» **WORK TO COMPLETE**: Below are entries. Pull out all lines containing "camera".

» **RECORDED INFORMATION**:
== Segment start ==
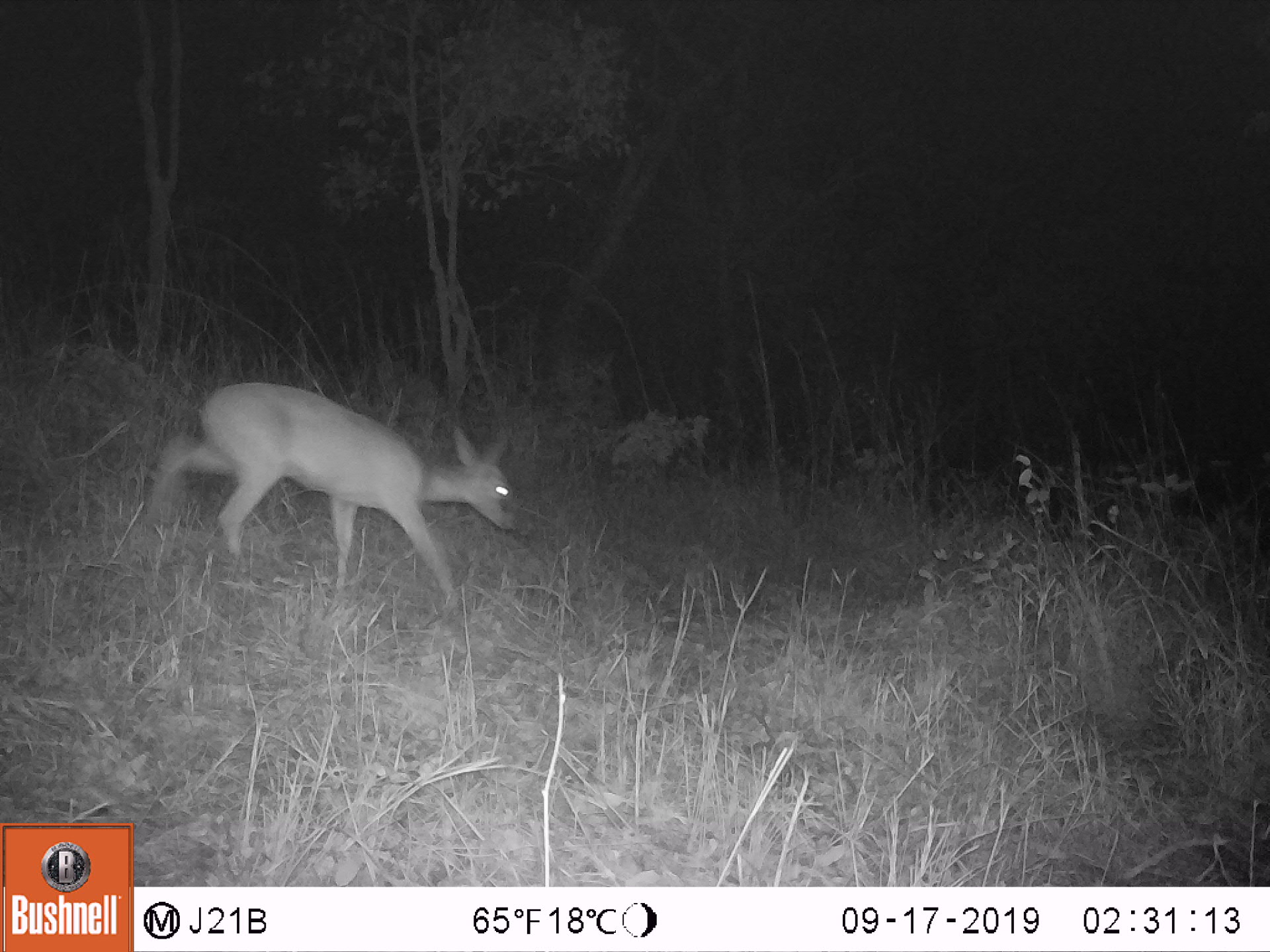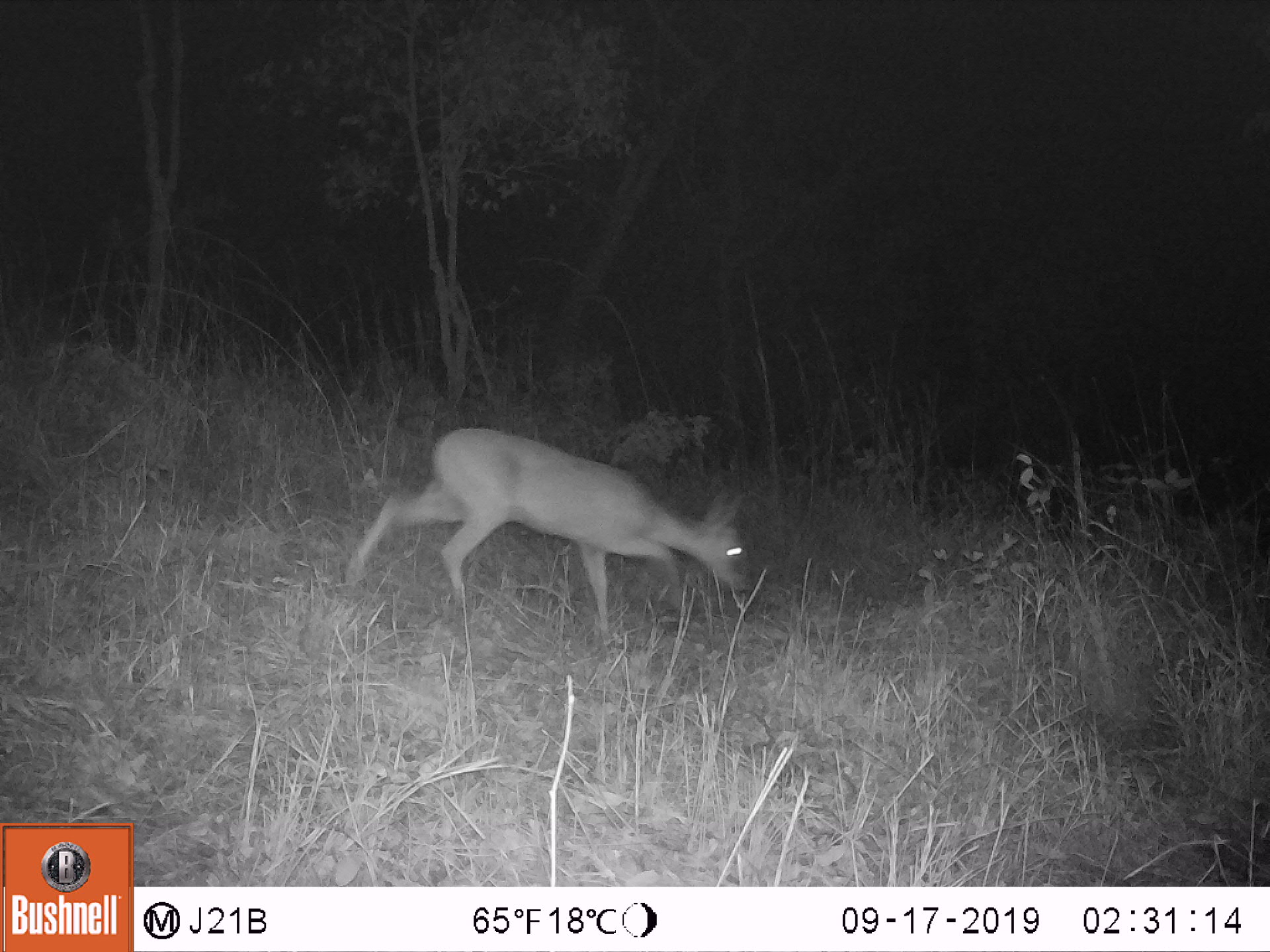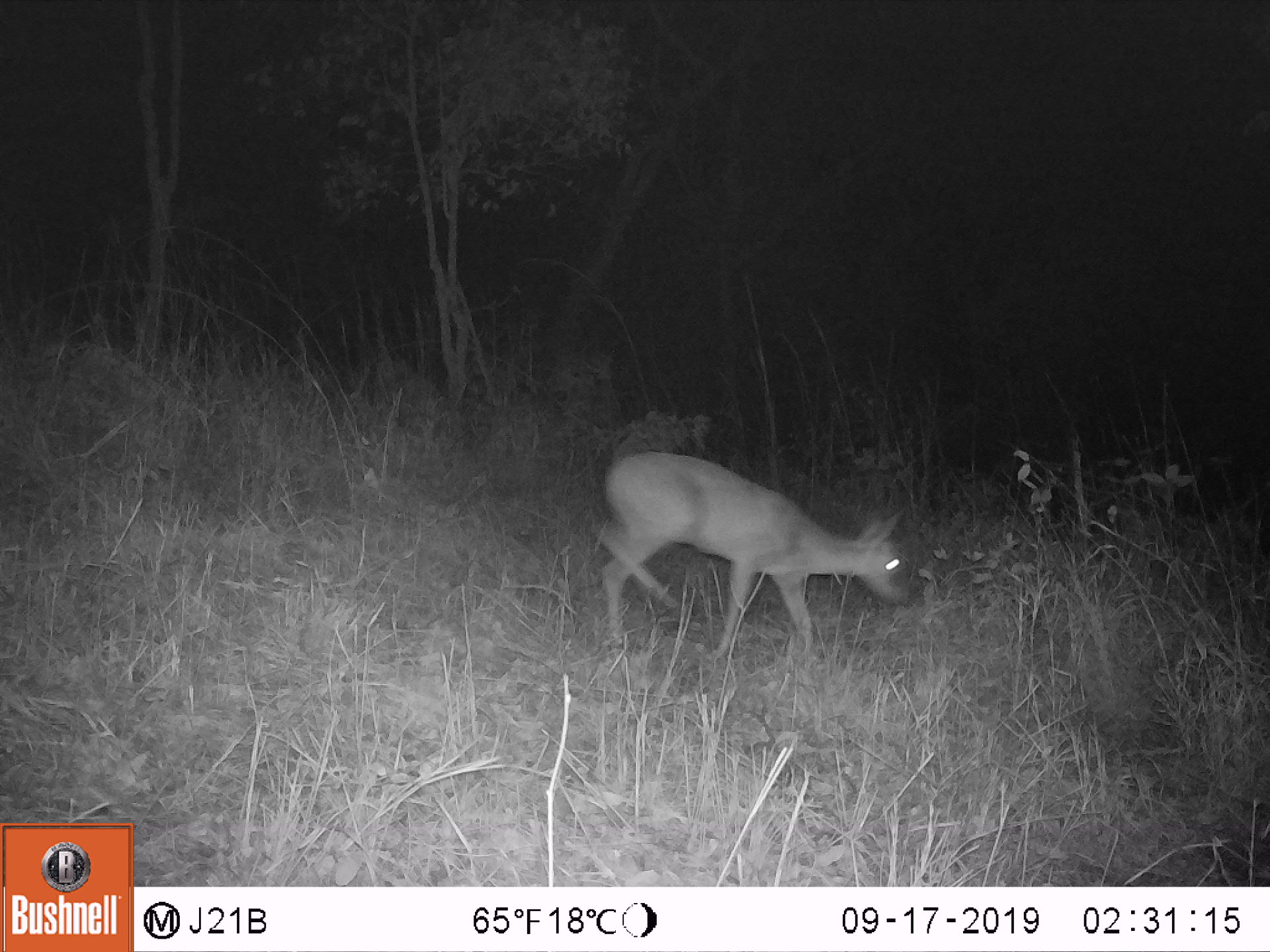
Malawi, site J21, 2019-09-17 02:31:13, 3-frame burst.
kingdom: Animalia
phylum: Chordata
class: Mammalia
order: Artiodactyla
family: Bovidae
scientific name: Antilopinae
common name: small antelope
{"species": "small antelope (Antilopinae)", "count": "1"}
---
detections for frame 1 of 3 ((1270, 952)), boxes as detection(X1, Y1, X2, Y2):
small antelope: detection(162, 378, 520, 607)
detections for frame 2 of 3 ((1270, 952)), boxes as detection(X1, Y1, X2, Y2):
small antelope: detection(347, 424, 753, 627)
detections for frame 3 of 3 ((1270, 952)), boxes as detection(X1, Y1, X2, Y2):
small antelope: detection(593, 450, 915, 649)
== Segment end ==
== Segment start ==
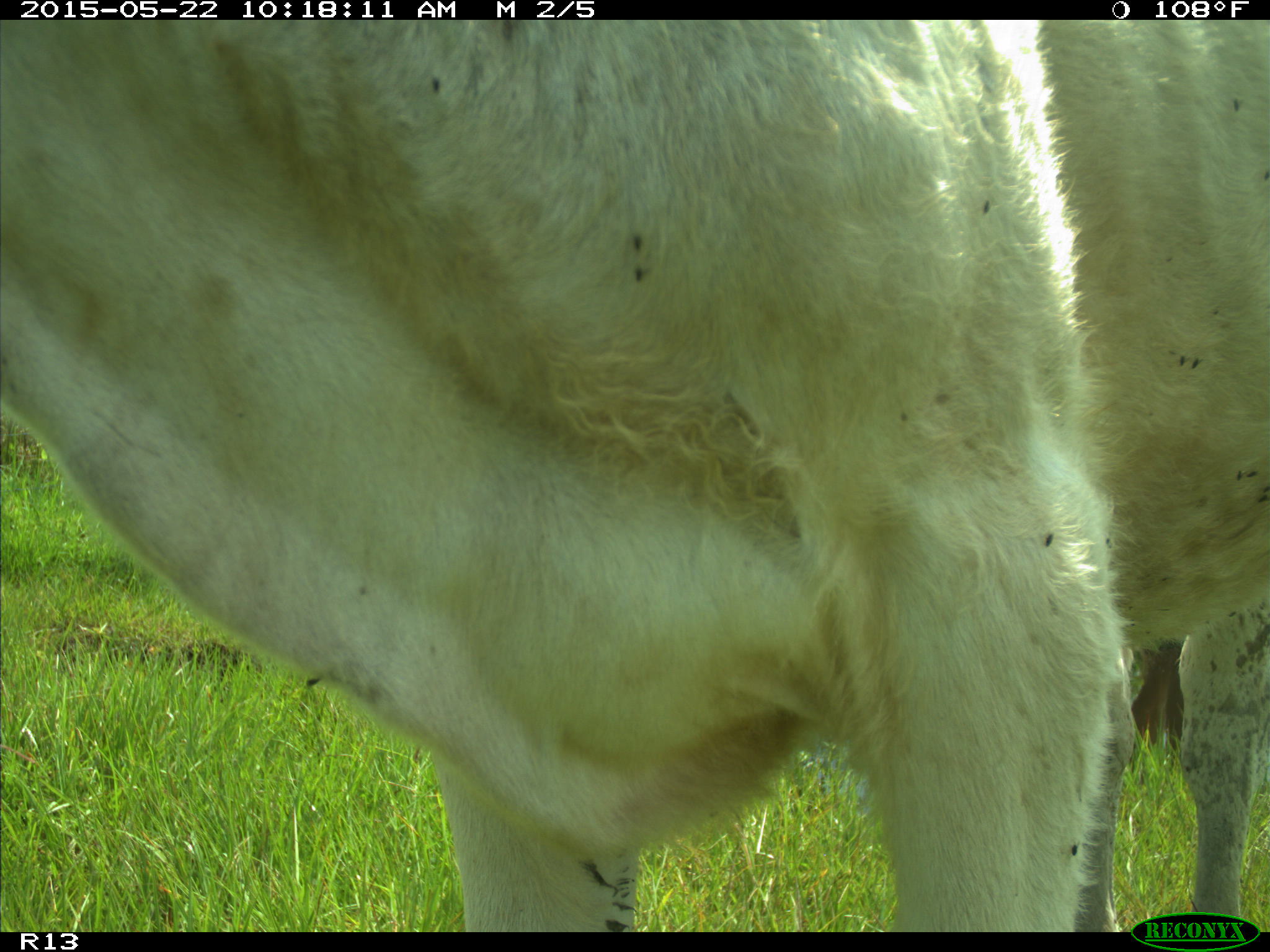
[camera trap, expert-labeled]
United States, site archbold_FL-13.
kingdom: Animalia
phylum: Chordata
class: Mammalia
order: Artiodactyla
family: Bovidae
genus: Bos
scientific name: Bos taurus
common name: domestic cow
== Segment end ==
== Segment start ==
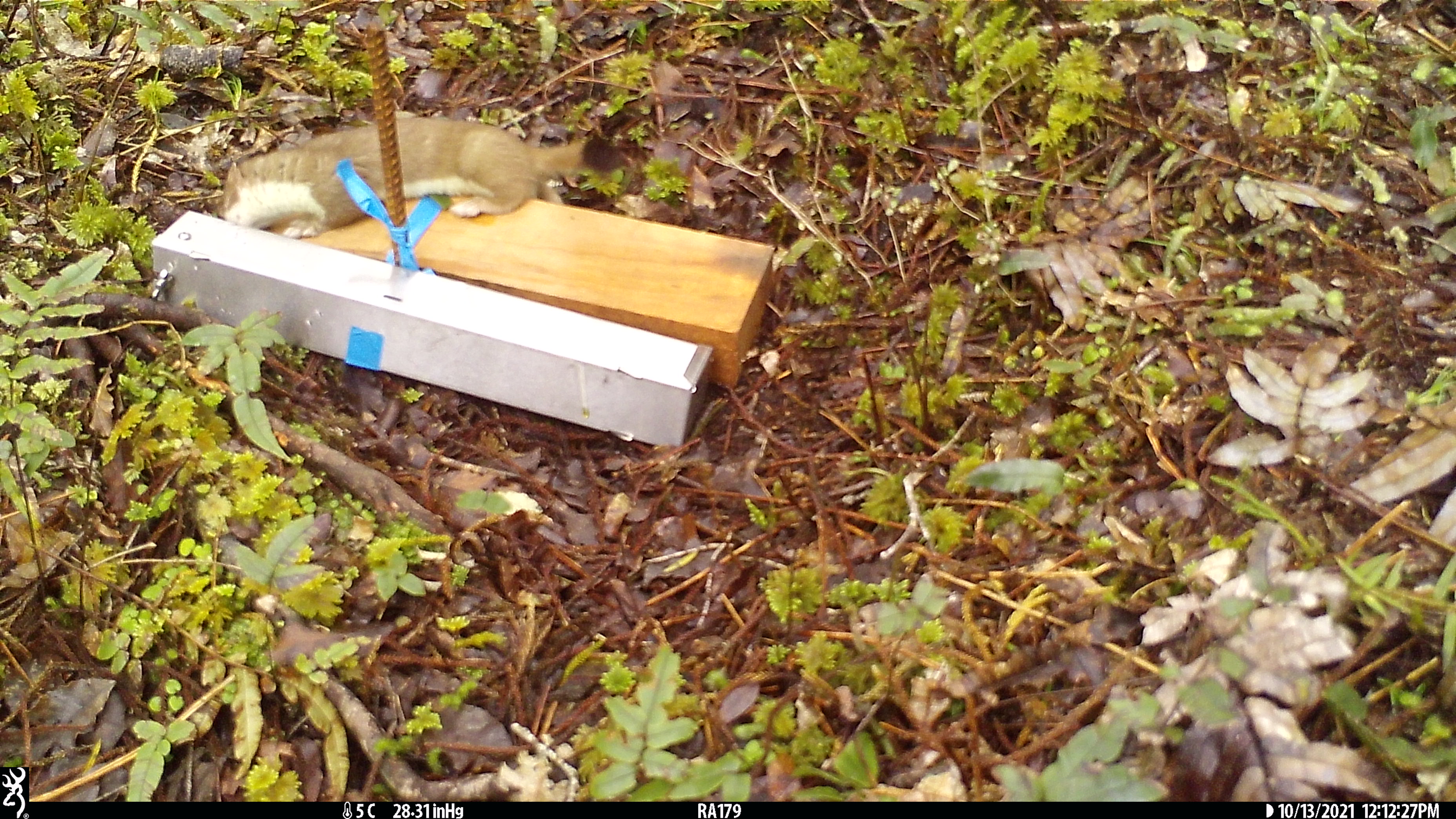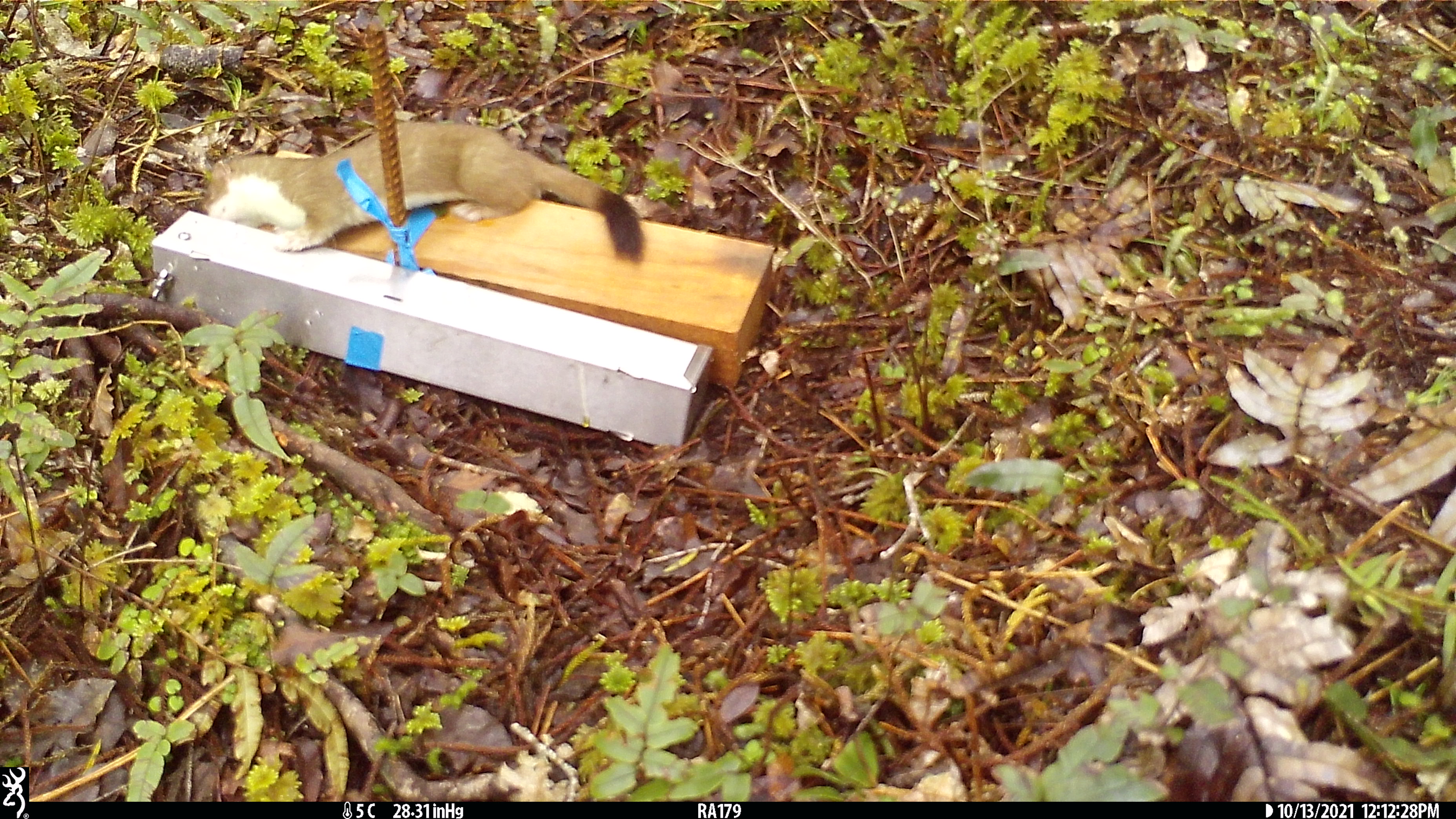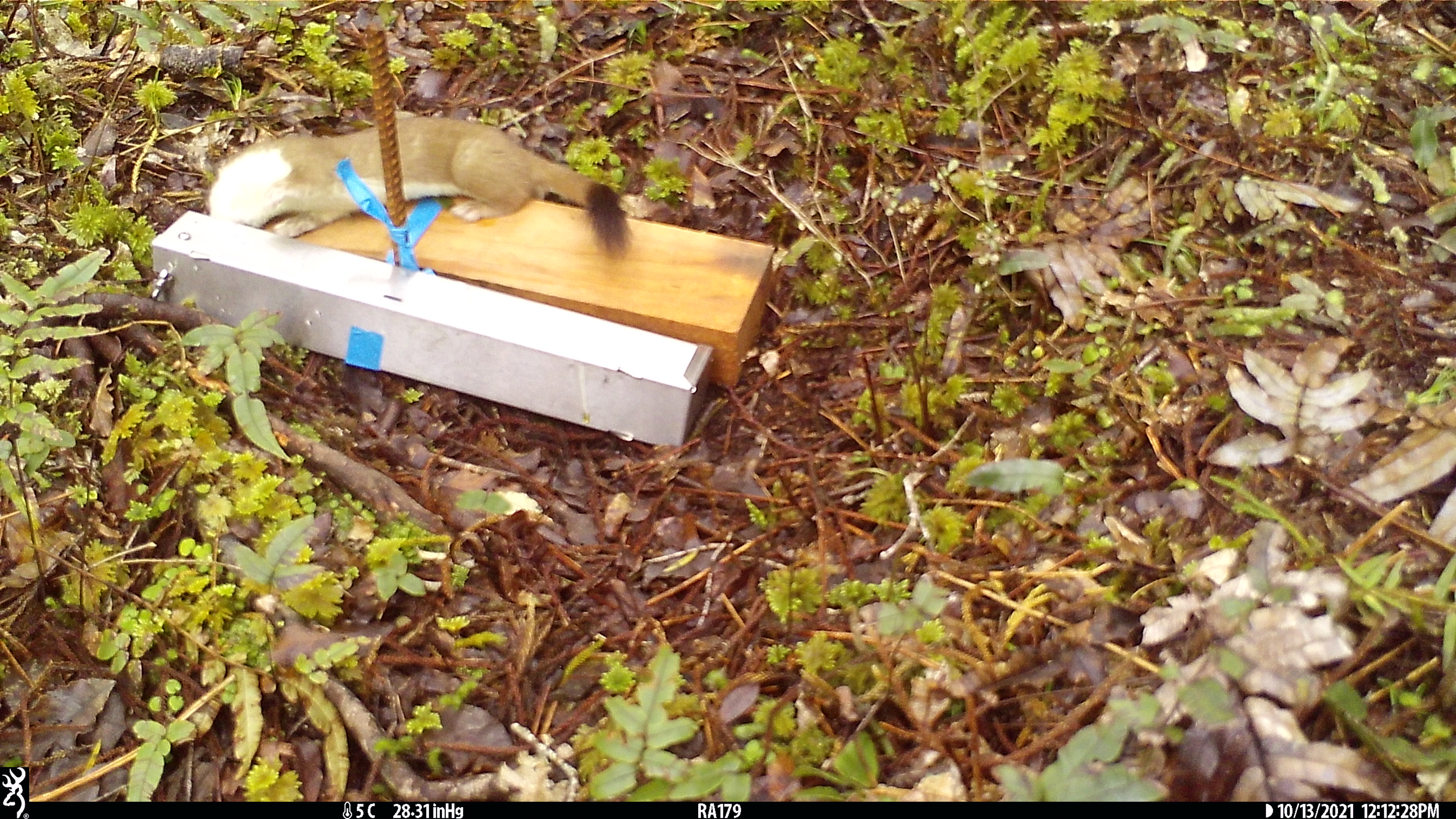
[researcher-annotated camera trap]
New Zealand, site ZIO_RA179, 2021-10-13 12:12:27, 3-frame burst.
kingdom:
== Segment end ==
» **TASK SOLUTION**:
[camera trap, expert-labeled]
[researcher-annotated camera trap]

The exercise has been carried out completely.